*Required action*:
Report the number of lines in the records below that contain the word "videojs", and nothing more.

*Supplied material*:
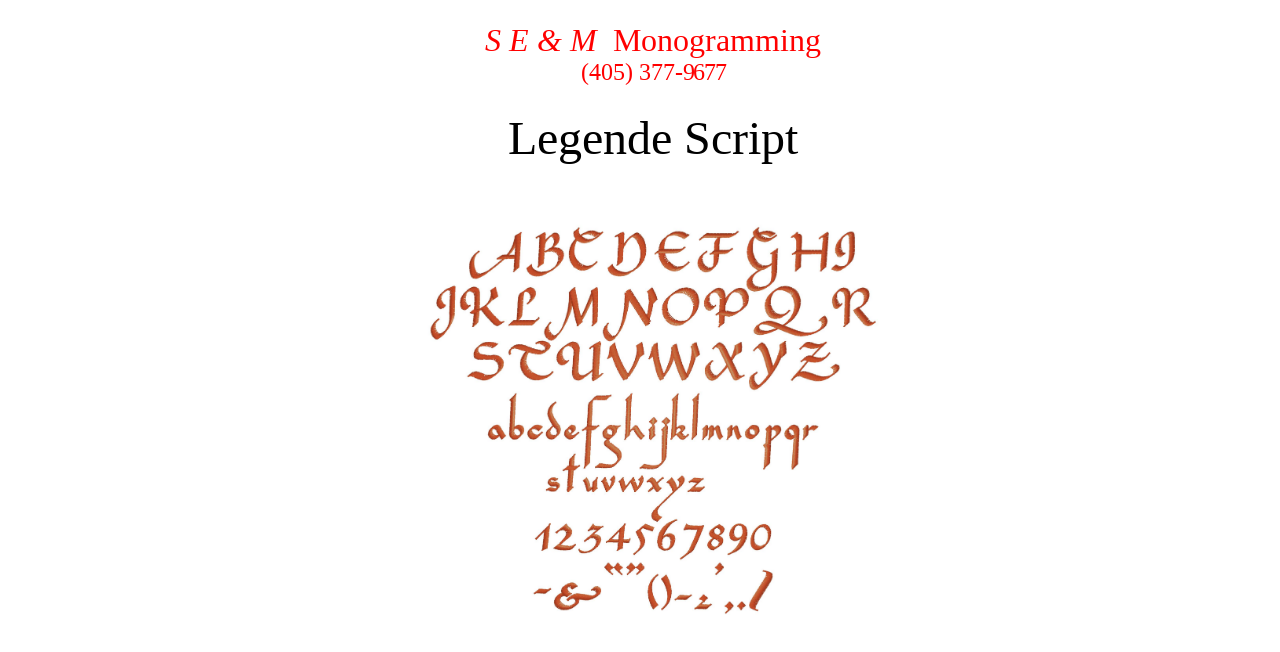

--- FILE ---
content_type: text/html
request_url: http://semmonogramming.com/Hyperlink_Pages/Alphabet%20Lettering/Legende%20Script.htm
body_size: 3161
content:
<html>

<head>
<meta http-equiv="Content-Language" content="en-us">
<meta name="GENERATOR" content="Microsoft FrontPage 6.0">
<meta name="ProgId" content="FrontPage.Editor.Document">
<meta http-equiv="Content-Type" content="text/html; charset=windows-1252">
<title>Legende Script</title>
</head>

<body>

<table border="1" cellpadding="0" cellspacing="0" style="border-collapse: collapse; border-width: 0" bordercolor="#111111" width="100%" id="AutoNumber1" height="496">
  <tr>
    <td width="20%" style="border-style: none; border-width: medium" height="93">&nbsp;</td>
    <td width="62%" style="border-style: none; border-width: medium" height="93">
    <p align="center">
<font size="6" color="#FF0000"><em>S E &amp; M</em>&nbsp; Monogramming<br>
</font>
<font size="5" color="#FF0000">(405) 377-<span style="letter-spacing: -1pt">9677</span></font></td>
    <td width="18%" style="border-style: none; border-width: medium" height="93">&nbsp;</td>
  </tr>
  <tr>
    <td width="20%" style="border-style: none; border-width: medium" height="73">&nbsp;</td>
    <td width="62%" style="border-style: none; border-width: medium" height="73">
    <p align="center">
	<font size="7">Legende Script</font></td>
    <td width="18%" style="border-style: none; border-width: medium" height="73">&nbsp;</td>
  </tr>
  <tr>
    <td width="20%" style="border-style: none; border-width: medium" height="45">
	<p align="center">&nbsp;</td>
    <td width="62%" style="border-style: none; border-width: medium" height="45">&nbsp;</td>
    <td width="18%" style="border-style: none; border-width: medium" height="45">&nbsp;</td>
  </tr>
  <tr>
    <td width="20%" style="border-style: none; border-width: medium">&nbsp;</td>
    <td width="62%" style="border-style: none; border-width: medium">
    <p align="center">
    <img border="0" src="../../Donnas_Images/Licensed_Logos/Alphabet%202/Legende_script.jpg" width="462" height="403"></td>
    <td width="18%" style="border-style: none; border-width: medium">&nbsp;</td>
  </tr>
  </table>

<table border="1" cellpadding="0" cellspacing="0" style="border-collapse: collapse; border-width: 0" bordercolor="#111111" width="100%" id="AutoNumber2">
  <tr>
    <td width="20%" style="border-style: none; border-width: medium">
	&nbsp;</td>
    <td width="62%" style="border-style: none; border-width: medium">
    &nbsp;</td>
    <td width="18%" style="border-style: none; border-width: medium">&nbsp;</td>
  </tr>
  <tr>
    <td width="20%" style="border-style: none; border-width: medium">&nbsp;</td>
    <td width="62%" style="border-style: none; border-width: medium">
    <p align="center">
    &nbsp;</td>
    <td width="18%" style="border-style: none; border-width: medium">&nbsp;</td>
  </tr>
  <tr>
    <td width="20%" style="border-style: none; border-width: medium" align="center">&nbsp;</td>
    <td width="62%" style="border-style: none; border-width: medium" align="center">
    &nbsp;</td>
    <td width="18%" style="border-style: none; border-width: medium" align="center">&nbsp;</td>
  </tr>
</table>

</body>

</html>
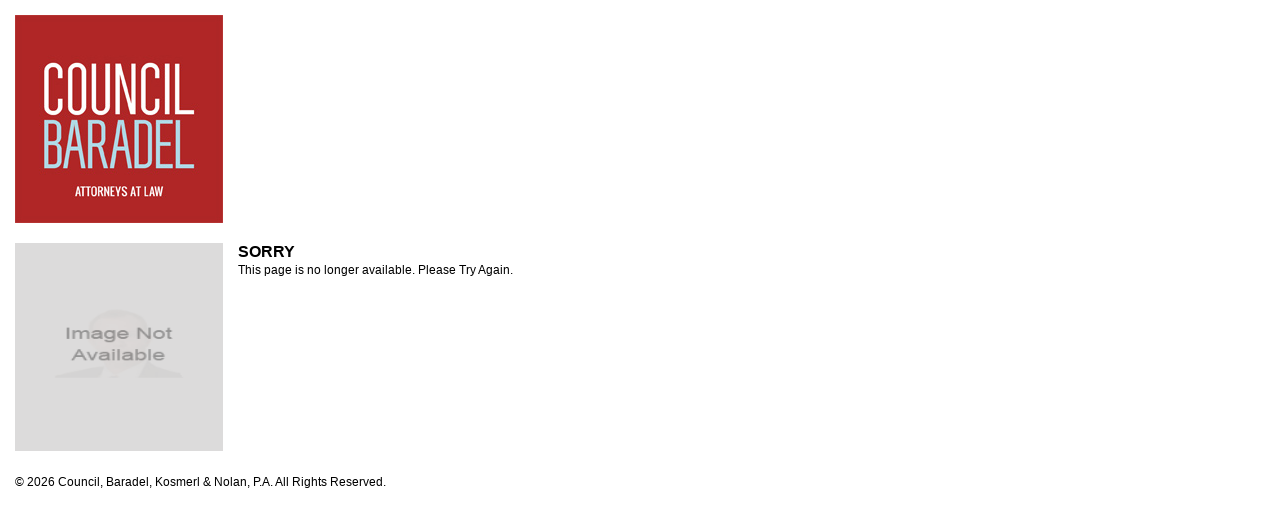

--- FILE ---
content_type: text/html; charset=UTF-8
request_url: https://www.councilbaradel.com/attorneys/brian-t-gallagher-print
body_size: 482
content:

<!DOCTYPE HTML PUBLIC "-//W3C//DTD HTML 4.01 Transitional//EN" "http://www.w3.org/TR/html4/loose.dtd">

<html>

<head>

<title>Council, Baradel, Kosmerl &amp; Nolan, P.A. - Copyright 2026, All Rights Reserved.</title>

<meta http-equiv="content-type" content="text/html; charset=iso-8859-1" />

<meta name="robots" content="noindex, nofollow" />

<link rel="stylesheet" type="text/css" href="https://www.councilbaradel.com/css/print_friendly.css" />

<link href="https://www.councilbaradel.com/site/video-player/video-js.css" rel="stylesheet">

<script src="https://www.councilbaradel.com/site/video-player/video.js"></script>

<script>

  videojs.options.flash.swf = "https://www.councilbaradel.com/site/video-player/video-js.swf";

  videojs.options.children.loadingSpinner = false;

</script>

</head>

<body onLoad="alert('To exit the Printer Friendly view, click on the firm logo'); window.print();">

<div id="main_content">

<a href="javascript: history.back(-1);" title="Back to Home Page"><img src="https://www.councilbaradel.com/images/logo.jpg" width="208" height="208" alt="Council, Baradel, Kosmerl &amp; Nolan, P.A." title="Council, Baradel, Kosmerl &amp; Nolan, P.A." style="border:none" /></a>

<table cellpadding="0" cellspacing="0" border="0" width="100%" id="main">

<tr>


<td valign="top" id="left_column">


<img class="sidephoto" src="https://www.councilbaradel.com/attorneys/images/0000000000.gif" alt="Photo" title="Photo" width="208" height="208"  />



</td>


<td valign="top" id="center_column">

<h1>Sorry</h1>

This page is no longer available. Please Try Again.
</td>

<td valign="top" id="right_column">


</td> 

</tr>

</table>

<p>&nbsp;</p>

&copy; 2026  Council, Baradel, Kosmerl &amp; Nolan, P.A. All Rights Reserved.

</div>

</body>

</html>


--- FILE ---
content_type: text/css
request_url: https://www.councilbaradel.com/css/print_friendly.css
body_size: 1072
content:
html, body {
	font-family:Arial, Verdana, Helvetica, sans-serif;
	font-size:12px;
}
* {
	margin:0;
	padding:0
}
table {
	padding-top:20px
}
table p {
	padding:4px 0;
	line-height:1.5em;
	font-size:12px
}
img, fieldset {
	border:none;
}
#logo {
	border:none;
}
#main_content {
	padding:15px;
}
*table#main {
	margin-top:13px;
}
#left_column {
	width:200px;
}
#left_column ul {
	list-style:square;
	padding:3px 0 3px 10px;
	position:relative
}
#left_column ul li {
	padding:0 0 5px 0;
	line-height:1.3em
}
#left_column h2 {
	font-size:14px;
}
#left_column .sidephoto {
	padding-bottom:10px
}
#left_column #person_info {
	padding-bottom:20px;
}
#left_column #person_info p {
	font-size:13px;
	line-height:17px;
}

#left_column #person_info .red a{
	color:#ae2626;
	text-decoration:none
}
#left_column #person_info span {
	width:14px;
	font-weight:bold;
	display: inline-block;
	color:#ae2626;
}
#left_column #person_info .blue a {
	font-size:13px;
	line-height:17px;
	color:#93c0d2;
	text-decoration:none;
}



#center_column {
	padding-left:15px
}
#center_column h1 {
	font-size:16px;
	padding-bottom:2px;
	font-family:Arial, Helvetica, sans-serif;
	text-transform:uppercase;
}
#center_column h2 {
	font-size:12px;
	padding-top:4px;
	padding-bottom: 3px;
}
#center_column h3 {
	font-size:12px;
	padding-top:10px;
	padding-bottom: 3px;
}
#center_column ul {
	list-style:square;
	padding-left:15px;
	padding-top:2px;
	
}
#center_column li {
	padding-bottom:2px;
	line-height:1.4em;
}
#center_column a {
	text-decoration: none;
	color:#000
}
#center_column a:hover a:hover {
	text-decoration: none;
}


#center_column .switch_link {
	font-weight:bold;
	padding-top:8px;
}
#center_column .subheader {
	font-weight:bold;
	padding-top:10px;
}

#center_column .peopleList{
	margin:2em 0 3em;
	padding:0;
	width:100%;	
}
#center_column .peopleList li{
	position:relative;
	list-style-type:none;
	display:table;
	width:100%;
	padding:1em 0 0 0;
	table-layout:fixed;
	border-bottom:1px solid #ddd;
	z-index:0;
	background:none;
}
#center_column .peopleList h4{
	font-size:1.5em;
	line-height:1;
	font-weight:normal;
	margin-top:0;
	word-wrap:break-word;
	padding-right:0.5em
}
#center_column .peopleList .position{
	display:block;
	font-size:0.9em;
}
#center_column .peopleList figure{
	bottom:0;
	left:0;
	width:30%;
	z-index:-1;
	border:0;
	position:static;
	float:left;
	margin:-4em 0 -1.5em
}
#center_column .peopleList figure img{
	max-height:6em;
}
#center_column .peopleList .contact{
	font-size:1em
}
#center_column .peopleList .contact em{
	display:block
}
#center_column .peopleList .contact .email{
	font-size:0.9em
}
#center_column .peopleList .title,

#center_column .peopleList .contact{
	margin-left:35%;
	width:25%
}
#center_column .peopleList .title{
	width:30%;
}
#center_column .peopleList .title,

#center_column .peopleList .contact{
	margin:0;
	padding:2em 0 1.5em;
	display:table-cell;
	vertical-align:middle
}
#center_column .peopleList h4,
#center_column .peopleList .position{
	margin-left:100px
}

#right_column {
	width:150px;
	padding-left:10px
}
#right_column ul {
	list-style:square;
	padding-left:15px;
	padding-top:2px;
}
#right_column li {
	padding:2px 0px
}
#right_column a {
	text-decoration: none;
	color:#000
}
#right_column #related {
	padding-top:10px;
}
#right_column #contact {
	padding-top:10px;
}


/* for Internet Explorer min-height */
/*\*/* html #center_column {
	height: 300px;
}/**/
#form fieldset {
	width:400px;
	border:none;
	font-size: 11px;
	margin:10px 0;
}
#form fieldset input, textarea {
	border: 1px solid #7f9db9;
}
#form fieldset textarea {
	width:215px;
}
#form label {
	float: left;
	margin-bottom:10px;
	display:block
}
#form label, label em {
	display: block;
	padding-bottom: .25em;
}
#form label em {
	float: left;
	text-align: left;
	width:100px;
	font-style:normal
}
#form label select {
	width: 242px;
	font-size:11px;
}
#form select {
	font-size:11px;
}
#form input.image {
	border:none;
}
#form input.text_box {
	width:240px;
}
#form .submit {
	width:90px;
	color:#fff;
	background-color:#002c5f;
	border:none;
	font-size:10px;
	font-weight:bold;
	padding:2px 0
}
#form .submit:hover, .submit:focus {
	background-color:#000;
}
#site_search input#search_box {
	font-size:10px;
	width:175px;
}
#site_search input#button {
	vertical-align:top;
	padding-top:2px;
*padding-top:0px
}
#attorney-search-results {
	margin-bottom:10px;
	font-size:11px;
}
#attorney-search-results td {
	padding:7px 0px;
	text-align:left;
}
#attorney-search-results a {
	color:#000;
	text-decoration:underline
}
#attorney-search-results img {
	padding-left:8px;
	border:none
}
/*Styles for Expand/Collapse */
/*.iconspan{float: left; margin: 0; cursor:hand; cursor:pointer;}*/
.iconspan img {
	margin: 0;
	cursor:hand;
	cursor:pointer;
}
/*.iconspan1{cursor:hand; cursor:pointer; color:#0073cf; font-weight:bold; font-size:10px; padding:10px 0 0 15px }*/
/*.icongroup ul{margin-left:25px}*/
.eg-bar {
	font-weight: bold;
	color:#000;
	font-size:12px;
	padding-top:10px;
	padding-bottom: 2px;
} /*sub-title*/
.icongroup ul {
	margin-top:-2px
}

*Response to the exercise*:
2